Gross Margin Pressure
Reported gross margin came in at 29%, about 20 basis points lower than a year earlier, reflecting mix and cost pressures. Management pointed to relatively faster growth in equipment, inbound freight costs and discounted early-buy programs as primary drivers, framing the compression as manageable within the current pricing environment.
Inventory Build and Working Capital
Inventory climbed to $1.7 billion, up 14% from the prior-year first quarter and roughly $200 million above year-end, as the company stocked up for the selling season and for new locations and products. This seasonal inventory build increases near-term working capital use but is intended to support service levels and capture demand during peak months.
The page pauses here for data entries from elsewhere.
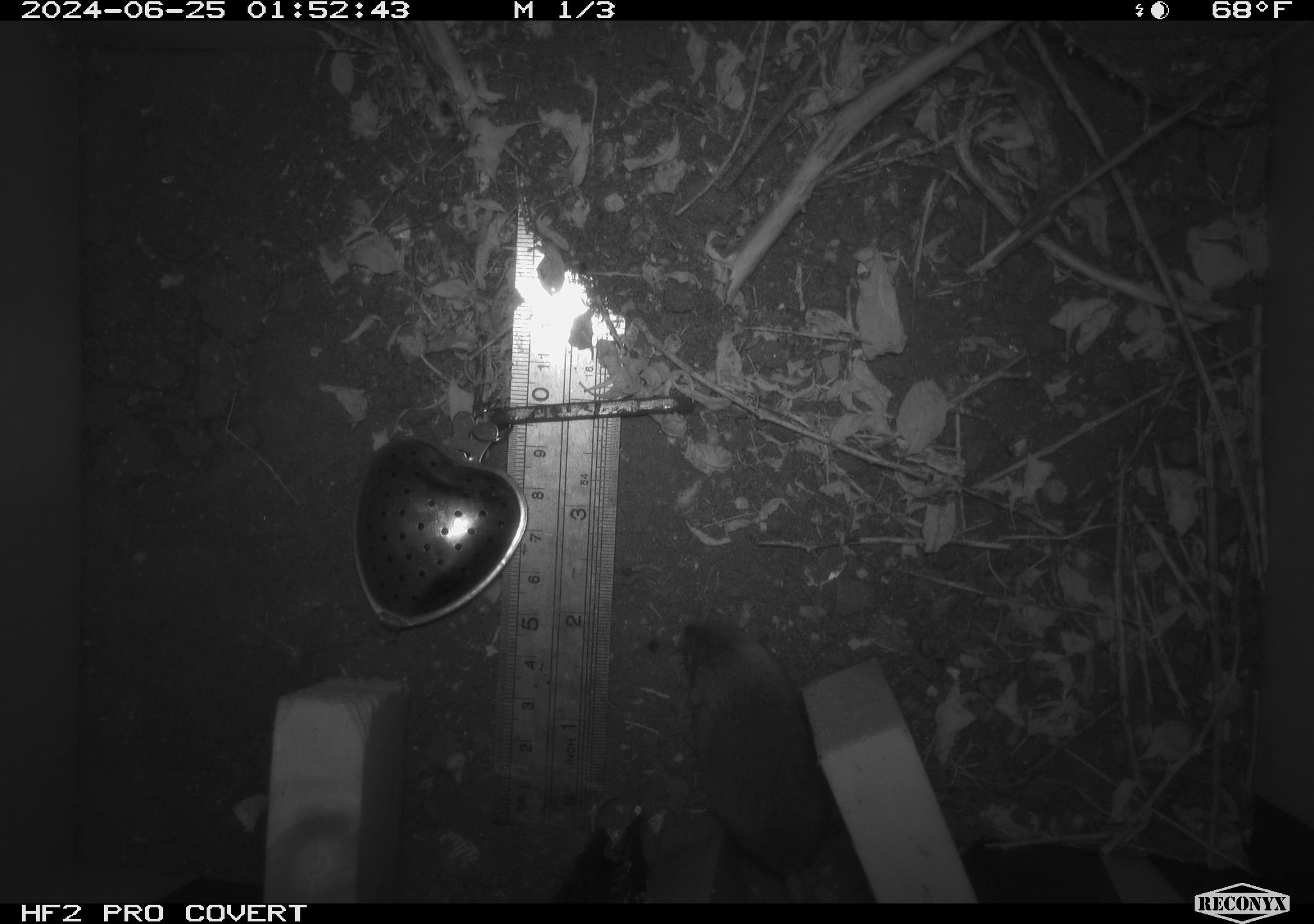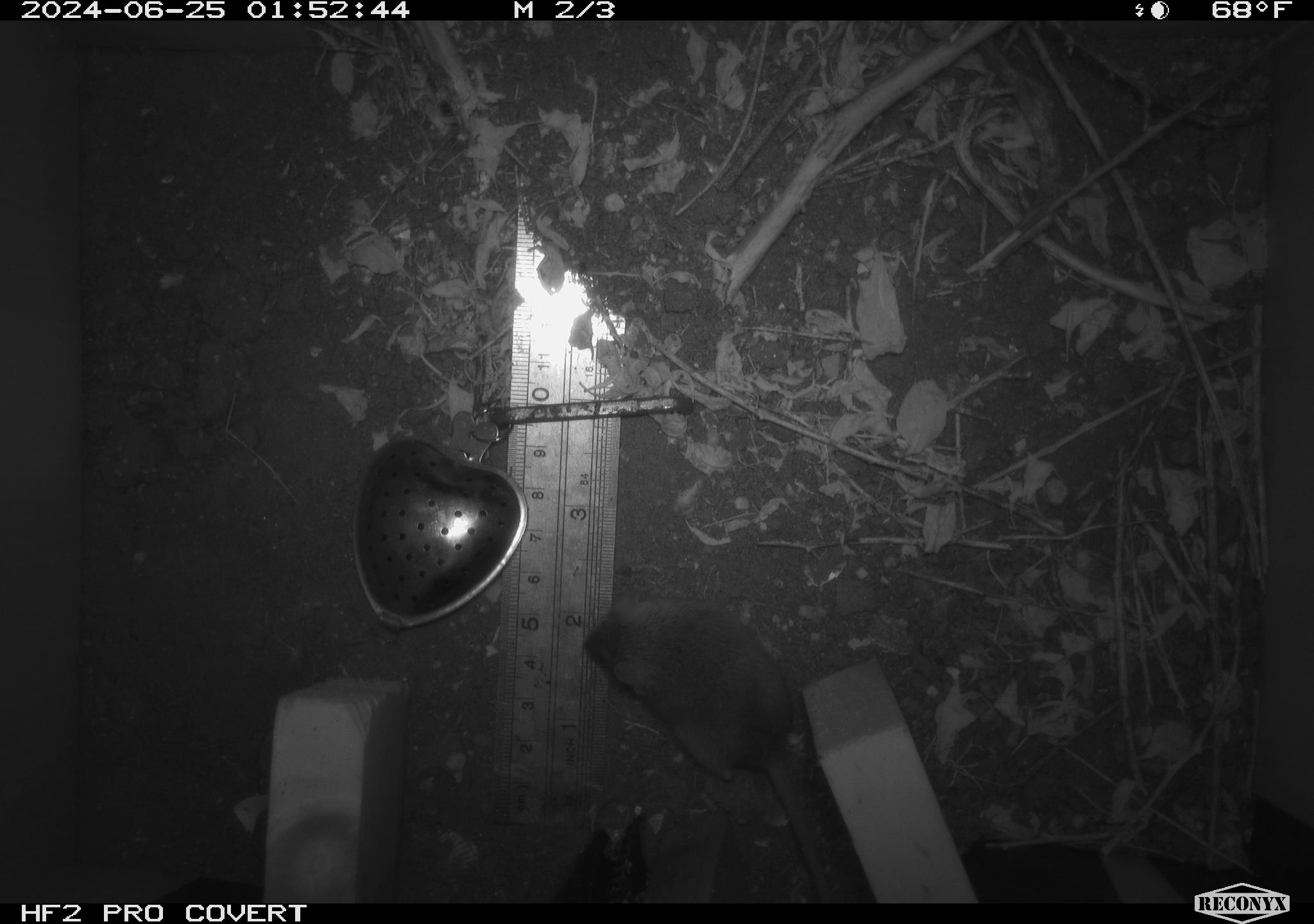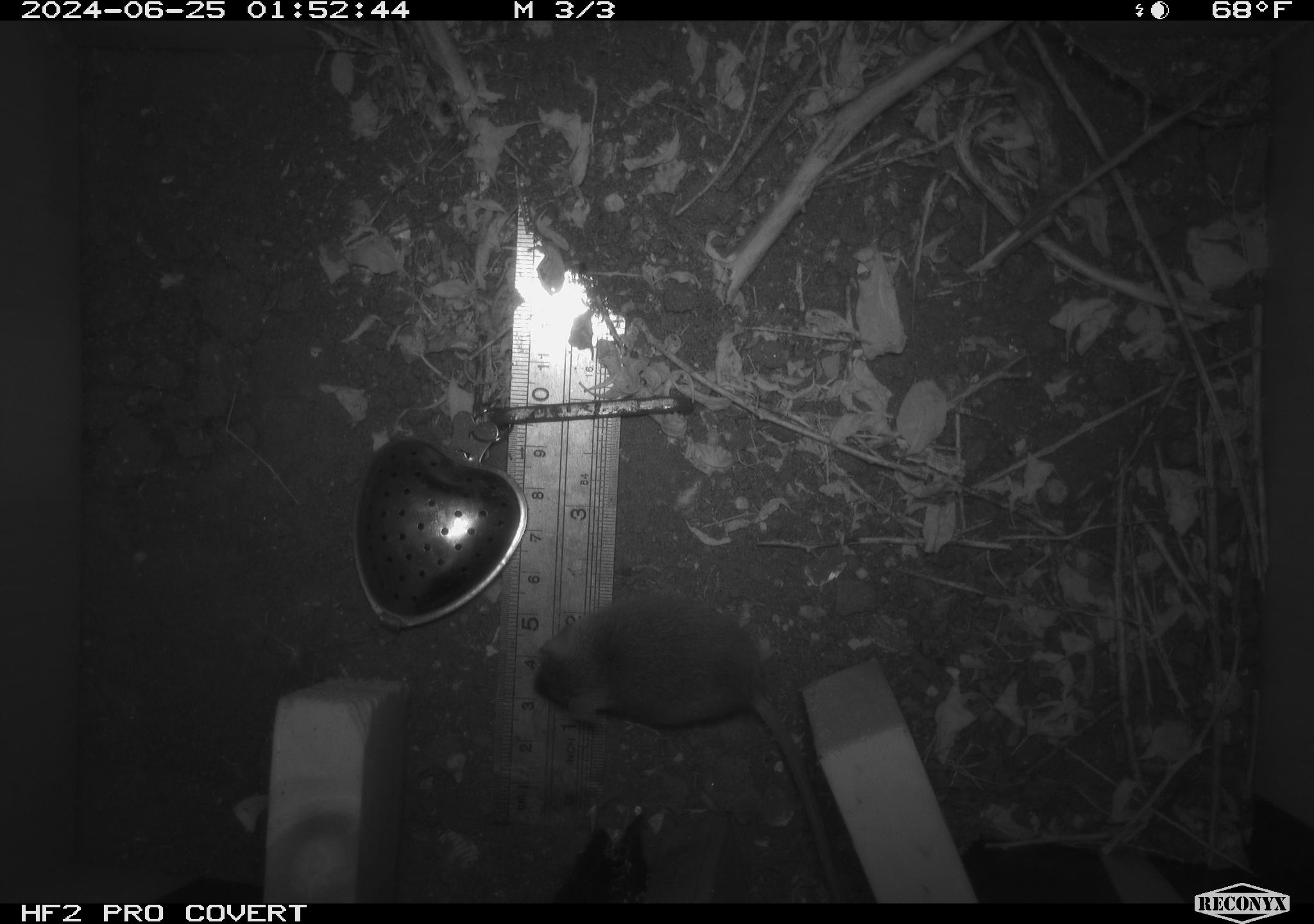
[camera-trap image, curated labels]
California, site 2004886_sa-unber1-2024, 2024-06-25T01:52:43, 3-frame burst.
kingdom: Animalia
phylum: Chordata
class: Mammalia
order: Rodentia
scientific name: Rodentia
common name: mouse species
Operating Expense Increase
Operating expenses rose 5% to $247 million, driven by six new greenfield locations opened after last March, higher technology spending and inflationary pressures. Management noted that incentive compensation is being rebuilt, with about $15 million linked to low single-digit growth, which will temper expense leverage even as new sites ramp.
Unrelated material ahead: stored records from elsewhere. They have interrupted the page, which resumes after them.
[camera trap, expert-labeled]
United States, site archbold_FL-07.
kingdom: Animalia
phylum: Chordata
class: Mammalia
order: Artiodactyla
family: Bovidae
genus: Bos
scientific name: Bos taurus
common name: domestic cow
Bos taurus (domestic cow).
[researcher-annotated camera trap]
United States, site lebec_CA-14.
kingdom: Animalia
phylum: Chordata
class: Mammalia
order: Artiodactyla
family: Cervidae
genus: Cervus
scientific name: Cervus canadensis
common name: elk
Pockets of Weaknesses and Market Headwinds
Not all markets participated in the growth, as Horizon net sales declined 2% and Florida sales slipped 1% amid irrigation softness and measured discretionary demand. Management reiterated that new pool unit construction is not expected to materially rebound in 2026, underscoring that maintenance, replacement and renovation activity will remain the primary growth drivers.
Cash from Operations Slightly Lower
Net cash provided by operations was $25.7 million versus $27.2 million a year ago, a modest decline tied mainly to heavier inventory purchases ahead of the season. While the cash flow impact reflects timing and working capital needs, investors will watch how quickly these inventories convert to sales and cash as peak demand arrives.
ASU Benefit Reduced vs. Prior Year
The ASU-related tax benefit in the quarter was $0.02 per share, down from $0.10 in the prior year, reducing the accounting tailwind to reported EPS. Management does not anticipate additional ASU benefits beyond this amount for the year, making ongoing earnings growth more dependent on operating performance rather than tax adjustments.
Guidance and Outlook Reaffirmed
Pool Corp reaffirmed its 2026 diluted EPS guidance of $10.87 to $11.17, including the $0.02 ASU benefit recognized in the first quarter, implying roughly 2% to 3% earnings growth at the midpoint. The company continues to expect low single-digit same-selling-day revenue growth, a 1% to 2% pricing lift, gross margins broadly in line with 2025 and moderating expense growth as new locations mature and digital initiatives scale.
Pool Corp’s latest call paints a picture of a company balancing steady growth and investment with disciplined financial management in a measured demand environment. With EPS rising, guidance intact and digital and private label strategies gaining traction, the story remains one of cautious optimism, albeit with investors needing to monitor margin trends, inventory levels and the trajectory of discretionary pool spending.